-- GIVEN TASK --
Exactly reproduce the line containing "How much distance" and all later lines to the end of the entries, leaving the pictures out of your copy.

Records from a spatial question set
━━━

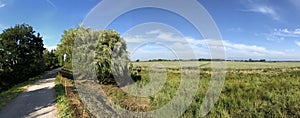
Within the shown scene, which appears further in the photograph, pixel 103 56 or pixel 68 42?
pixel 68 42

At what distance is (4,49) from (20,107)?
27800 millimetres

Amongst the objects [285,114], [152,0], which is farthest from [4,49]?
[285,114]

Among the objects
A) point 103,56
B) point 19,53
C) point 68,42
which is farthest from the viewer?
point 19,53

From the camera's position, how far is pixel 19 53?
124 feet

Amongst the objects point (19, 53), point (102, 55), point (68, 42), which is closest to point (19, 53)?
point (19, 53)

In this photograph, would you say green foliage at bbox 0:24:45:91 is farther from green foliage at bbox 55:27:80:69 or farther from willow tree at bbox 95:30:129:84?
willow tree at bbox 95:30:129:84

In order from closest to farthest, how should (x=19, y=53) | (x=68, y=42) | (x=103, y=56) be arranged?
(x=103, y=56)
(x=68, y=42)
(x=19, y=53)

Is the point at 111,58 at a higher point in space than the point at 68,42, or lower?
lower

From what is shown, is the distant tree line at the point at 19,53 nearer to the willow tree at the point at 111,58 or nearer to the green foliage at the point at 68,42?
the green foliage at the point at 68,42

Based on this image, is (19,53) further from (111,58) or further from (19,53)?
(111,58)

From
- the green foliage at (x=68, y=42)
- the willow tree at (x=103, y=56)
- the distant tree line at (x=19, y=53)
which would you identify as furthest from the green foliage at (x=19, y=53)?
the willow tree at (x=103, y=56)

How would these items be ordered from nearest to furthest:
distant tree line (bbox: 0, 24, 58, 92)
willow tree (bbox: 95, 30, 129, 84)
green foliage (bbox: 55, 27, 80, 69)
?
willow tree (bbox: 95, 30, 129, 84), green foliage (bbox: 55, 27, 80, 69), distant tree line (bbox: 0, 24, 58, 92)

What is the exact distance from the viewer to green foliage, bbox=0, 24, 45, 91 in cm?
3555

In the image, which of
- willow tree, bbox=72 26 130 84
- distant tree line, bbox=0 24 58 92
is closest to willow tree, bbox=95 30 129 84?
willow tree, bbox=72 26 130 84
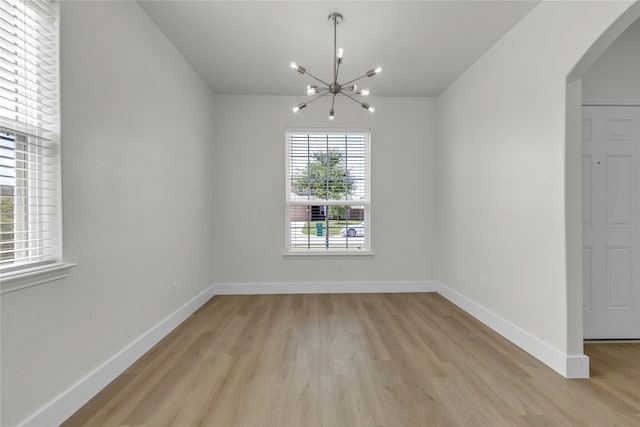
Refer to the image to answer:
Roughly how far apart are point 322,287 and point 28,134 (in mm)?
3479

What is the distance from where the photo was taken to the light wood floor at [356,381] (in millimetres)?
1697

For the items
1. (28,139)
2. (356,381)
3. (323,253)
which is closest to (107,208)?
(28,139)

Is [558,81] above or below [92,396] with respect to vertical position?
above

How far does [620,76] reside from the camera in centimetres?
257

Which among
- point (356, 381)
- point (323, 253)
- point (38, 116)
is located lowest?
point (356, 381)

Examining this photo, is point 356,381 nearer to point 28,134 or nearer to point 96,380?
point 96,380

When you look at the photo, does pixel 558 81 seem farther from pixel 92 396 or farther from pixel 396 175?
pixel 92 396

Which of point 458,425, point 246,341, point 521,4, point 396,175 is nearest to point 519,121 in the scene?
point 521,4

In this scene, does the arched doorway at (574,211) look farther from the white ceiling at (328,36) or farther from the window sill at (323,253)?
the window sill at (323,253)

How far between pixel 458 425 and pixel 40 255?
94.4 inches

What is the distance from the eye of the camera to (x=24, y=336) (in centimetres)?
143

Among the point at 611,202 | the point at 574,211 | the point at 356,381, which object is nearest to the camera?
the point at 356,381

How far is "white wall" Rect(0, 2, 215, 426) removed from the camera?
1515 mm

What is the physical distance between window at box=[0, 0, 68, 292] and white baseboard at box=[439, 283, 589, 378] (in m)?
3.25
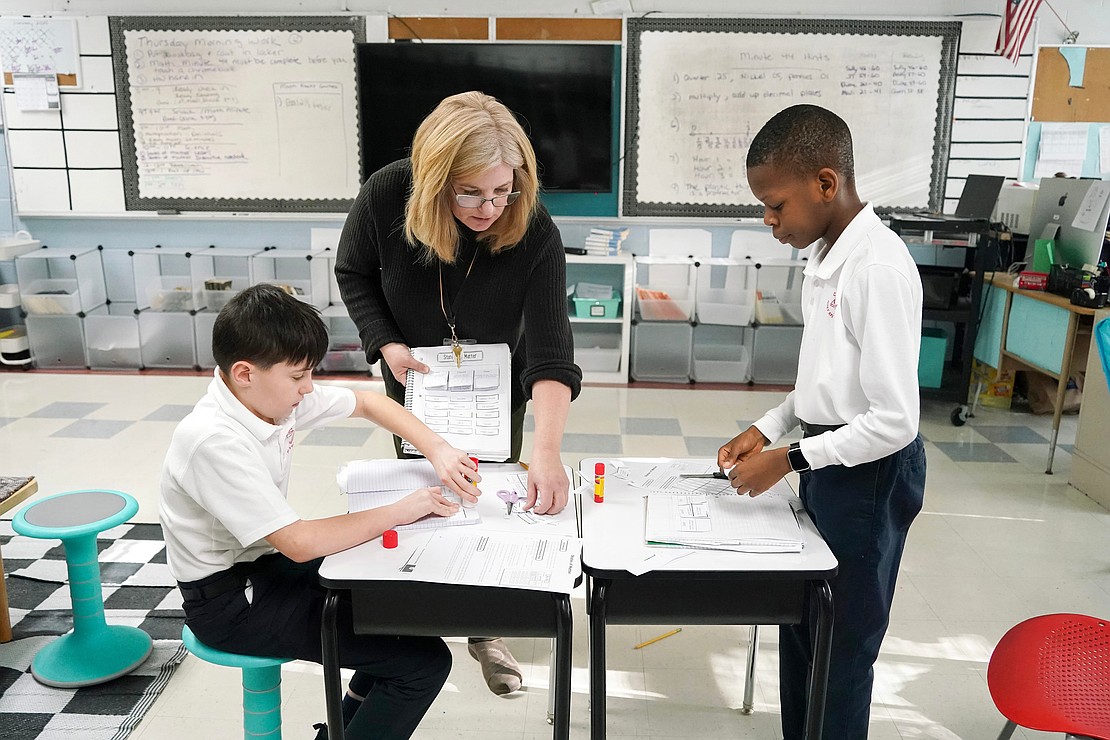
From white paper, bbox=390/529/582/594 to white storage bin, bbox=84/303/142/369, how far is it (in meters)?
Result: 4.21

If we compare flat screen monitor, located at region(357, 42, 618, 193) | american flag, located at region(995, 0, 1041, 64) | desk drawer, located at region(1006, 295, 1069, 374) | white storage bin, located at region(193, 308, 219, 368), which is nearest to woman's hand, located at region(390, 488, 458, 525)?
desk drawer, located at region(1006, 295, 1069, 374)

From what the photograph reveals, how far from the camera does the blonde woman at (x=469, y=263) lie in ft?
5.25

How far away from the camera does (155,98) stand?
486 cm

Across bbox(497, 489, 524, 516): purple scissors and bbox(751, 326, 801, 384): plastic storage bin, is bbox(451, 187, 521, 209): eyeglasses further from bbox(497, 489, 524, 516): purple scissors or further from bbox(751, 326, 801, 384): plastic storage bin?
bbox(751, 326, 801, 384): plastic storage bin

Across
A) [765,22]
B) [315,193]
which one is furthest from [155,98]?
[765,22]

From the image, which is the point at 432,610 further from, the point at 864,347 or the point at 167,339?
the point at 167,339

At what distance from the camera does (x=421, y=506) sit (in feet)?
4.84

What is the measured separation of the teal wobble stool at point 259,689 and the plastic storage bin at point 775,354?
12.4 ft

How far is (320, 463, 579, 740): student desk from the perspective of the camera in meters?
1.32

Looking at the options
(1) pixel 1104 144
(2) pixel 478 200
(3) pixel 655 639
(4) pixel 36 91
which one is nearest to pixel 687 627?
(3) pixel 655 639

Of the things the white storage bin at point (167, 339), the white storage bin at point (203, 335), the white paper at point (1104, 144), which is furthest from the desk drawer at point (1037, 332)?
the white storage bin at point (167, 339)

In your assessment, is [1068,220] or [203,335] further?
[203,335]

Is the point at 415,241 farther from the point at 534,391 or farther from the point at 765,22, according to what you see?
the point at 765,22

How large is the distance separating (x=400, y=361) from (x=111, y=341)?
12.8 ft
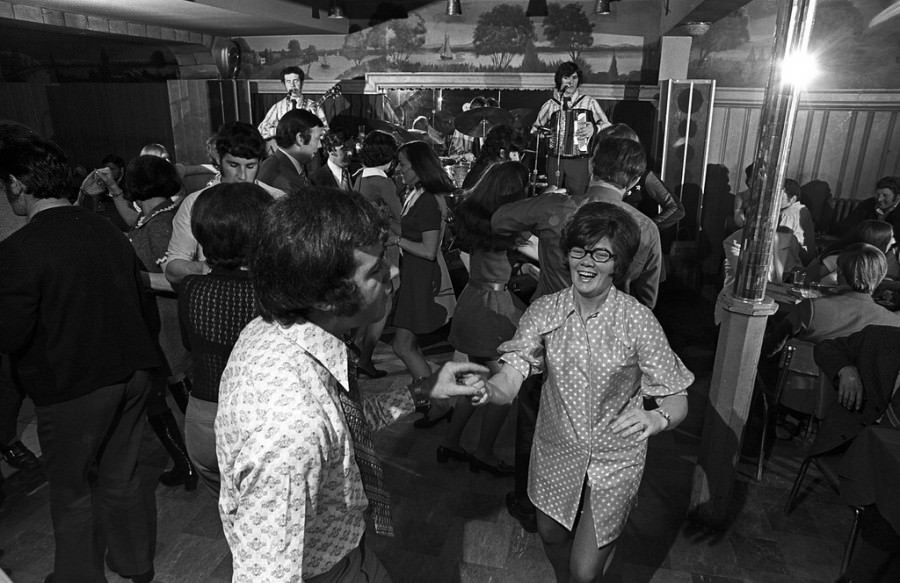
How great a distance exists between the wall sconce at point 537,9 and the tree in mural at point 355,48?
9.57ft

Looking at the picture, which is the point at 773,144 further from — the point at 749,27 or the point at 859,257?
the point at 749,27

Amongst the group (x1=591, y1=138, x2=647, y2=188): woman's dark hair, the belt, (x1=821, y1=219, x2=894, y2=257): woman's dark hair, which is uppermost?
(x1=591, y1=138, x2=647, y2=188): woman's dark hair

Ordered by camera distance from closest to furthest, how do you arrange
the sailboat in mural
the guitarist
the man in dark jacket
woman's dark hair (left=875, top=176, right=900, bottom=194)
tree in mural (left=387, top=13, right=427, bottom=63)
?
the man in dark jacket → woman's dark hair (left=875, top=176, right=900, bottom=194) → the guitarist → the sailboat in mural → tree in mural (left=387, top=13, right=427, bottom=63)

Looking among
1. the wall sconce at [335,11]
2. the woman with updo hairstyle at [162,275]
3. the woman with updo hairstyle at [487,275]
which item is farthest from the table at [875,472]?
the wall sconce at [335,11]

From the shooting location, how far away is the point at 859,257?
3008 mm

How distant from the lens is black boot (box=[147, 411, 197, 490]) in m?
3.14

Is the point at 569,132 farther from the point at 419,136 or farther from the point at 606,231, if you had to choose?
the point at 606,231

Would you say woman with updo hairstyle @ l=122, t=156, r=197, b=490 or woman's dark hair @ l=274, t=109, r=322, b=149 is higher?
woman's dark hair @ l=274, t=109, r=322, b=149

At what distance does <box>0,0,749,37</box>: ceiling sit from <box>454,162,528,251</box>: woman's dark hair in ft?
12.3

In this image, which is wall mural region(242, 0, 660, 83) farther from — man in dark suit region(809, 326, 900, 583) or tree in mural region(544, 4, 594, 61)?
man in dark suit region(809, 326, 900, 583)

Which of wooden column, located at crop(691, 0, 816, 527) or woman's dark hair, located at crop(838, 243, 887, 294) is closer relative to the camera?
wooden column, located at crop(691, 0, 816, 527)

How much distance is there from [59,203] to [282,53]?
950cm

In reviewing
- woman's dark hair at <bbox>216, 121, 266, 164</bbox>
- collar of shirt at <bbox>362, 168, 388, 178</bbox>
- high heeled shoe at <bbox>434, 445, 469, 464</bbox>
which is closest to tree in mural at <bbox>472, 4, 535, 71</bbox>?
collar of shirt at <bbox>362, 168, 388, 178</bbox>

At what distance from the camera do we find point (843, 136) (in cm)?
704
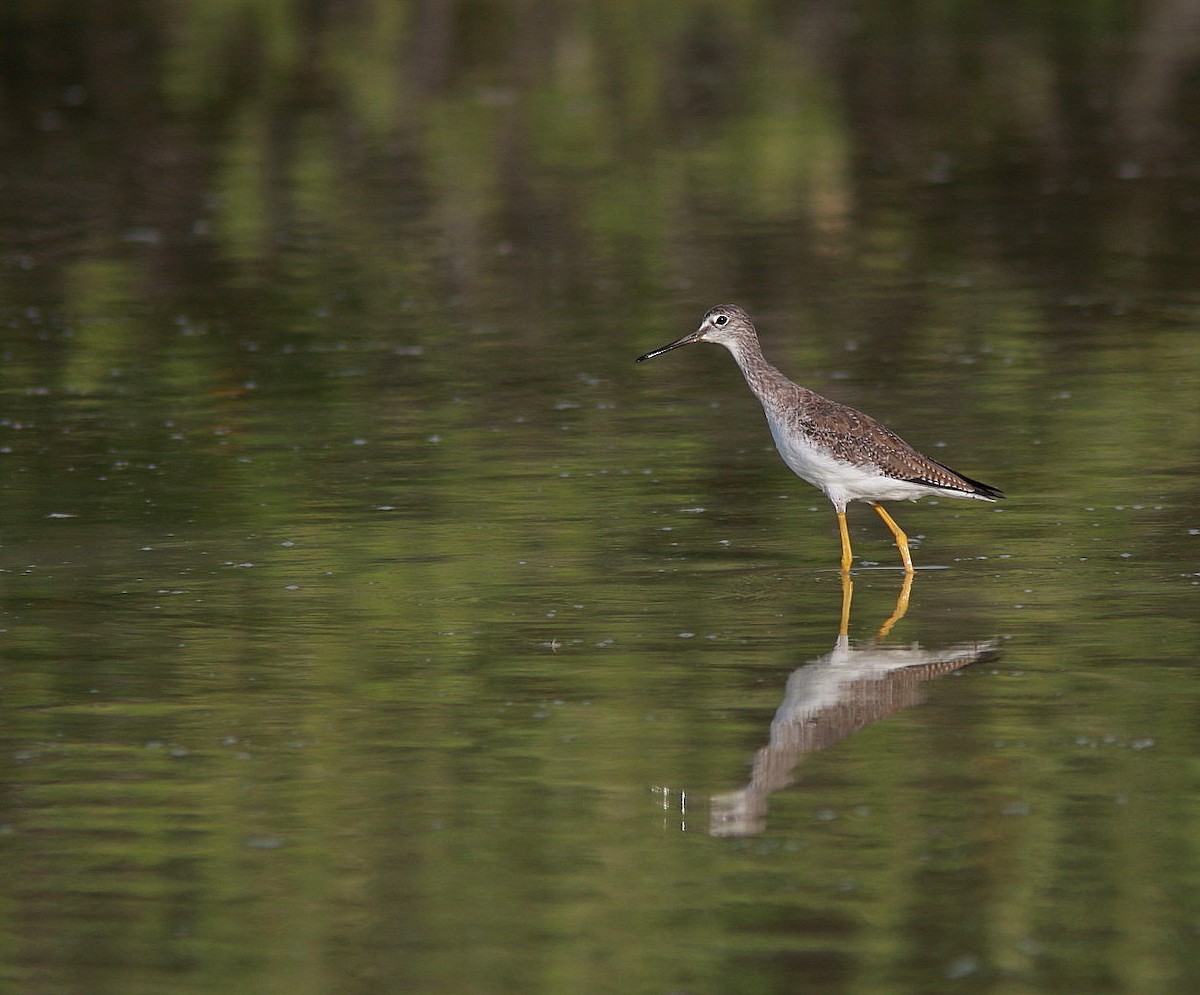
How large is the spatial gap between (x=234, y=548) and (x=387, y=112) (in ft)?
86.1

━━━

-- RESULT BELOW --
How much distance is there from [59,203] to [282,53]?
950cm

In reviewing
- woman's dark hair at <bbox>216, 121, 266, 164</bbox>
- collar of shirt at <bbox>362, 168, 388, 178</bbox>
- high heeled shoe at <bbox>434, 445, 469, 464</bbox>
which is closest to tree in mural at <bbox>472, 4, 535, 71</bbox>?
collar of shirt at <bbox>362, 168, 388, 178</bbox>

At what distance from the camera do we find point (843, 136) (in cm)?
704
How large is the spatial gap between (x=234, y=548) and (x=387, y=112) (in ft)?
86.1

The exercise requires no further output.